Japanese consumers, known for their tight-fisted spending habits, are finally beginning to loosen up. This change in behavior could be a blessing, not only for the deflation-ravaged Japanese economy, but for Japan’s neighbors and trading partners as well. Japan’s economy, the second largest in the world, grew at an annual 5.5% rate in the fourth quarter of 2005, thanks largely to the revival in consumer demand. That was five times higher than the 1.1% annualized rate of growth in the US economy in the same period and three times higher than GDP growth in the eurozone in the fourth quarter.
Japan’s GDP deflator was softer than expected in the final three month of last year, however, declining at a 1.6% year-over-year rate, and most likely delaying the end of the Bank of Japan’s zero interest rate policy. “No wonder the yen didn’t know which way to turn,” says Charles Dumas, chief economist at London-based Lombard Street Research. “The economy is booming and deflation intensifies!”

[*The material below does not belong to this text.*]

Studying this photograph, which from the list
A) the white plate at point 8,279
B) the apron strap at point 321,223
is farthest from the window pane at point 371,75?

The quarterly growth rate of Japan’s GDP has risen 4.5% over four quarters, making up for the 2004 slowdown, Dumas says. This pickup in growth was not thwarted by the Chinese domestic demand and import slowdown in early 2005, which for a while held back Japan’s net exports. Later in 2005, the US boom took over as the dominant factor for net exports, but the chief force for Japan’s GDP growth has been domestic demand, according to Dumas. Japanese consumer confidence is at a 15-year high.
The current acceleration in the US economy could mean that Japan’s GDP will grow even faster in the first and second quarters of 2006, Dumas says. Now, if only Americans can learn to save more, while the Japanese spend more, global imbalances could begin to correct themselves.